Medical marijuana bill passes NY Assembly health committee

March 03, 2004

Robert Lachman, Millbrook Roundtable

Buying, selling or using marijuana is illegal in New York State but a bill legalizing marijuana for medical purposes and supported by two local legislators has passed the Assembly Health Committee.

The Assembly Health Committee voted 18-6 to approve bill A. 5796 on Feb. 24. The bill is sponsored by 41 Assembly members including seven Republicans.

Assemblymen Patrick Manning (R- East Fishkill) and Joel Miller (R- Poughkeepsie) are among them.

Miller said he was the first Republican to sign on to the bill early last year and that for a long time, as a Republican, he was discouraged from being part of a bill sponsored by Democrats. 

'Things have softened lately and this is the first time Republicans have been able to do this,' said Miller. 'This is the worst part of partisan politics.'

The Health Committee is the first of three committees that the bill must pass before it can find its way to the Senate and the Assembly floors.
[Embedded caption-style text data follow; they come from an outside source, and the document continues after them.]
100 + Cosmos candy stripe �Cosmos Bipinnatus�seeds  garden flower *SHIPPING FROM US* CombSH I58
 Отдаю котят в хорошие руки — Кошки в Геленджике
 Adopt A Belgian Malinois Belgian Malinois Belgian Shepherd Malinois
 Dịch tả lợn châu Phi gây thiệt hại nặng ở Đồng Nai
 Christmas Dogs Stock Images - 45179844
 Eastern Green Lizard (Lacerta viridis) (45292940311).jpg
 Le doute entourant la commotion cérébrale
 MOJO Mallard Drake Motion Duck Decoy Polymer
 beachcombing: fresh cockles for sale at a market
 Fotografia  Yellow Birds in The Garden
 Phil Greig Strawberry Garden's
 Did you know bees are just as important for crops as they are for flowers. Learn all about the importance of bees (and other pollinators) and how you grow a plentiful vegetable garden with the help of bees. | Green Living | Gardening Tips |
If it passes the Codes and Ways and Means Committees it may have a chance.

'I think the main indicator of it is that the bill now has seven Republican co-sponsors,' said Assembly Health Committee Chairman Richard N. Gottfried who began sponsoring this bill in 1997.

'It's a pretty wide ideological spectrum and I'm hoping we will build from that,' he said.

Not enough votes
This is not the first time the bill has passed those three committees. Last year, the bill passed all three committees by large bipartisan margins but there were not enough votes to move it to the floor for a vote.

'There is no Senate sponsor for the bill yet,' said Gottfried.

'It's a pretty controversial issue and I think a lot of my colleagues are reluctant to back it,' Gottfried said. 'But if a patient and his or her doctor agree that marijuana is the most effective treatment for a serious illness, government should not interfere.'

The bill has the support of the Westchester, Putnam, Orange, Dutchess and Rockland Medical societies.

Adam Bradley, Kevin Cahill, Thomas Kirwan, Amy Paulin and Gary Pretlow are among other Hudson Valley legislators who are sponsoring the bill.
The New York County Medical Society and the New York State Health Department's AIDS Advisory Council as well as a number of other medical associations throughout the state support the bill.

'I cannot verify for a fact there are legitimate uses for marijuana as a medication, but physicians can,' Miller said.

'A drug is a drug and a medicament is a medicament and I disagree with any legislation that gets between a patient and a doctor or a doctor and a patient,' Miller said. 

Assembly Health Committee legislative aide Michael Rabinowitz said one of the reasons the bill could pass this time around is because it is so tightly controlled and there is no chance of the drug being diverted from medical to recreational use.

Long touted as effective

Marijuana has long been touted by patients and doctors alike as effective in treating glaucoma, the side effects from chemotherapy drugs, multiple sclerosis and the wasting syndrome associated with AIDS.

No conditions are specified in the bill because, according to the Health Committee spokesman, 'We didn't want a bill that was out of date.'

Perhaps medical marijuana's time has come in New York State. A statewide Zogby Poll conducted last year found that 66% of New Yorkers would be more likely to vote for their legislators if he or she voted to legalize the medical use of marijuana.

'Thousands of seriously ill New Yorkers could benefit from medically supervised marijuana,' stated Vincent Marrone of New Yorkers for Compassionate Care, a coalition of health practitioners and patients. 

'The Health Committee's action provides hope that someday soon physicians and patients can make treatment decisions without fear of criminal sanction,' Marrone said.

According to Rabinowitz, if this bill passes it would allow physicians and other health care professionals who can prescribe controlled substances the right to treat patients with life-threatening or degenerative diseases with marijuana.

Patients could then legally possess limited amounts of the drug from strictly regulated non-profit state sponsored organizations.

'It's an uphill battle but I would ask my Republican colleagues to put partisanship aside and support this bill,' Miller said. 'We're not legalizing marijuana for sale in Wal-Mart. It will only be available by prescription.' 

'I don't think it has ever been proven that marijuana is a gateway drug and I think it has a better chance of passing than ever before,' he said.